Friday, March 6, 2015

Mr. Cheese Elucidates, Educates and Edits

Hi Carolyn,

Hard to believe but the 52 days we set aside to spend in Mexico in 2015 have just about run their course. We are starting to listen a little more intently, online, to the weather back in our local area. Internet radio does have some double-edged sword aspects. None-the-less  we are fitting  a number of smaller excursions into our last days.








Oddly enough, I find myself slowly getting worn down though. It's not that sense of letdown that creeps in as a good trip is obviously drawing to a close so much as just a cumulative feeling of wear-down that comes from each days contribution to the overall experience.  The travel adrenaline has been on a slow drip throughout and its  approaching the tipping point. For the first time also, I found myself with not enough to keep my hands busy, on occasion. If I had permanent digs here for part of each year, I'd certainly have some sort of a workshop setup for hands-on therapy.





Okay, enough of these semi-sunstroke musings.


Since I spent so much time with the rats last time around its time for the pythons - or one of them.

 
 
 
I mentioned back before Christmas that I was looking forward to cracking open John Cleese's autobiography. Well I have and it was a most enjoyable read. The timeline is basically from birth to the point at which he helped put together Monty Pythons Flying Circus. I hadn't realized just how accomplished he had become as an actor and writer prior to The Pythons.
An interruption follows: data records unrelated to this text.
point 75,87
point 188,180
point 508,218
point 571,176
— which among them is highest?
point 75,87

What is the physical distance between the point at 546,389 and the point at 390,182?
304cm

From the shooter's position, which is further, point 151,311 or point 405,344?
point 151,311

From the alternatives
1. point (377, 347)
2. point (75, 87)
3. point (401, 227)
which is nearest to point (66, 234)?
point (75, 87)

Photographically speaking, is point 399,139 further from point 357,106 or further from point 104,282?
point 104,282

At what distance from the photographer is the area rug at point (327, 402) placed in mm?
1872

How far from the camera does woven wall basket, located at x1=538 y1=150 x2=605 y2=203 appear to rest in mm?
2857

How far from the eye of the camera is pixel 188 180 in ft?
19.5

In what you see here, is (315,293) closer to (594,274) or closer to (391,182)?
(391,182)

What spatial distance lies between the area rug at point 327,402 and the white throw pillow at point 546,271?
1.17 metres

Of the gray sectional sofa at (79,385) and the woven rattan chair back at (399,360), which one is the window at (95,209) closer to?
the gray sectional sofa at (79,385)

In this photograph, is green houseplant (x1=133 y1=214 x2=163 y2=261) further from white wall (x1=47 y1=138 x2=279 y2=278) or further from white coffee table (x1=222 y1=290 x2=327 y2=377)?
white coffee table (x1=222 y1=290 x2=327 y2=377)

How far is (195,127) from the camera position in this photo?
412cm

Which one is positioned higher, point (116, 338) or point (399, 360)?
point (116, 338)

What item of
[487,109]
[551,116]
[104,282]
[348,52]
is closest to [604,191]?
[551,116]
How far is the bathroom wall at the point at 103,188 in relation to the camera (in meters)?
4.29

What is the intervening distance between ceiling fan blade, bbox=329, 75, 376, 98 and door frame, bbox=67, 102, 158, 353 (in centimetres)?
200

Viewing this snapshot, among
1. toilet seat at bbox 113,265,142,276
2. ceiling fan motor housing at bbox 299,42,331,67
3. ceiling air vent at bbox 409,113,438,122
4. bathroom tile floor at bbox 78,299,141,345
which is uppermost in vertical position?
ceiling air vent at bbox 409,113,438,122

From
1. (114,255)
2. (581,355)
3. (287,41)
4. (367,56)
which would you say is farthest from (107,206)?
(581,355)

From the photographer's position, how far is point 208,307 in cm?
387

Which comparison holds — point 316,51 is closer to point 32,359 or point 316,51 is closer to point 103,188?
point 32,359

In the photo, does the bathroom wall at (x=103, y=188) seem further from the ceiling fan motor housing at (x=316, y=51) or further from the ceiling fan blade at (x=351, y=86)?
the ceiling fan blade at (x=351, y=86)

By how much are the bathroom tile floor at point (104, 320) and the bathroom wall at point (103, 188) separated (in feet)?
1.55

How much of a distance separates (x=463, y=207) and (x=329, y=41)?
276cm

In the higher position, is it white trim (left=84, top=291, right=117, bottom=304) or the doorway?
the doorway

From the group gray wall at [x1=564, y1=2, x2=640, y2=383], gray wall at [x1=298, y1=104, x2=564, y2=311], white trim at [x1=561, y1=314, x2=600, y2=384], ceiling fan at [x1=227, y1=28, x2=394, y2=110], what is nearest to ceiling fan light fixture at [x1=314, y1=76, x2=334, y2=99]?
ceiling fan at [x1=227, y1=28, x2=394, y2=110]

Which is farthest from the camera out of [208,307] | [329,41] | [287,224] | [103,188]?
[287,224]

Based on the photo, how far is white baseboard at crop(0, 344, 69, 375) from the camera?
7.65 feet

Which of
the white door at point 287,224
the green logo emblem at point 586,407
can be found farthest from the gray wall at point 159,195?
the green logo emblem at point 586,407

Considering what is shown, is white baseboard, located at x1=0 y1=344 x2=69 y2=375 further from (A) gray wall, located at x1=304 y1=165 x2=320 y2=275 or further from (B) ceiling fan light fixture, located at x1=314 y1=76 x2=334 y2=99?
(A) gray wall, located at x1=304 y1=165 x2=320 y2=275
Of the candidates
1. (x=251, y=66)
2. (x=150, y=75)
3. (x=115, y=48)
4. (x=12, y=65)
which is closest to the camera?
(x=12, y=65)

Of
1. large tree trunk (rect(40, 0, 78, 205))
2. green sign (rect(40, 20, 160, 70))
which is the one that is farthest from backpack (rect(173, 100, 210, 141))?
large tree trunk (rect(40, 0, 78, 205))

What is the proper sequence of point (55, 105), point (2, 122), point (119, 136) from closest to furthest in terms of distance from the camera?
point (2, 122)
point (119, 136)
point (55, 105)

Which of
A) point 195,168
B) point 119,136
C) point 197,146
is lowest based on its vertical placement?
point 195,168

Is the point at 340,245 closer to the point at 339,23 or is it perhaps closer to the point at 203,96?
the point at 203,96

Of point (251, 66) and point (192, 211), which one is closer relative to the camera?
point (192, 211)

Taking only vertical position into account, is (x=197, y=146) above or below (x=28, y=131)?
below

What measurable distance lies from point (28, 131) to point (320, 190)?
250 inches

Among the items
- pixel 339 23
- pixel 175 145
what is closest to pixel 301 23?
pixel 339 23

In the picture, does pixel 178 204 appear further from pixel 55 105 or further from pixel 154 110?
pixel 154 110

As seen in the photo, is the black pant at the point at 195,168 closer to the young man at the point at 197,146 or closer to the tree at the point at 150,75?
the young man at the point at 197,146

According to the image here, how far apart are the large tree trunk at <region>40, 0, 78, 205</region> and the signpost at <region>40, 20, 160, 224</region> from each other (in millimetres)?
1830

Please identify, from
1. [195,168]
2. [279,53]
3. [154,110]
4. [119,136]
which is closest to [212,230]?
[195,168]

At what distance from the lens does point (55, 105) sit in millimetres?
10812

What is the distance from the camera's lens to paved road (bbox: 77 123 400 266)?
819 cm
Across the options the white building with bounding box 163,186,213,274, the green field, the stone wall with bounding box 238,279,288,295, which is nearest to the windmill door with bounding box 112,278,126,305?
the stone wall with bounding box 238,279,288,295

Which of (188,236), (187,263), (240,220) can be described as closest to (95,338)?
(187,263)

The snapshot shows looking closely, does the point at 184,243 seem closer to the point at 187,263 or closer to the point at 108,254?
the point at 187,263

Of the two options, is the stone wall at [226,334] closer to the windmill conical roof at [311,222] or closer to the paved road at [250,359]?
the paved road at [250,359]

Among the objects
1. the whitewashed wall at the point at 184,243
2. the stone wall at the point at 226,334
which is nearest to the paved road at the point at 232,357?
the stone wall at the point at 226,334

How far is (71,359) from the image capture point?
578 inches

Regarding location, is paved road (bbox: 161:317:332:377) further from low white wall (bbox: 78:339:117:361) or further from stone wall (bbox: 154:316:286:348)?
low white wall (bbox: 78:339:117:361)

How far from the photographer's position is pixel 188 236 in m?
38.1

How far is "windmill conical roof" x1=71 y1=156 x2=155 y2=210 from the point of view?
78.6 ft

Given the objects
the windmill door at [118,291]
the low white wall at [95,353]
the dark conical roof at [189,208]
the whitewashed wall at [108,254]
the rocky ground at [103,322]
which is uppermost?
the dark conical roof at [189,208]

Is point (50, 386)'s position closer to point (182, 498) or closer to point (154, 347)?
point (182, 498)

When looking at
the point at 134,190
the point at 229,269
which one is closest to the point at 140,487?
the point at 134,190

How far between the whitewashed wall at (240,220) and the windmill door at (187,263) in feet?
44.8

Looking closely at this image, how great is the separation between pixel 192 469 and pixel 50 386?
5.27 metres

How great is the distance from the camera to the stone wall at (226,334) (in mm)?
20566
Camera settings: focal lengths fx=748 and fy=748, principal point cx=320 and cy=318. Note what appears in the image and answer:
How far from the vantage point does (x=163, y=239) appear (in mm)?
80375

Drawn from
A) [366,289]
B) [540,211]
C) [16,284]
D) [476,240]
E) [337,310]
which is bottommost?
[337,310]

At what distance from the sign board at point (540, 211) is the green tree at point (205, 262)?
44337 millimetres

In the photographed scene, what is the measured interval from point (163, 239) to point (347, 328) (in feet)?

By his mid-twenties Cleese had also made it through law school at Cambridge to boot. The digressions within " So, Anyway " are as thoroughly entertaining as the story itself.
 
 
 
 Cleese is, not surprisingly, very well read, allowing him to toss in, while decrying his own lack of musical education, such observations as one made by Sir Thomas Beecham about how " The English may not like music, but they absolutely love the noise it makes."  That  describes me too, a lot of the time.
 
 
 
 
 
 
 
First " hmmmm" item for me, was finding out that John's original surname was not "Cleese" but  "Cheese".  At one point, having just received a " Dear John " letter from Connie, the love of his life, Mr. Cheese/Cleese contemplates his current woe begotten state from this " what's in a name ? " POV.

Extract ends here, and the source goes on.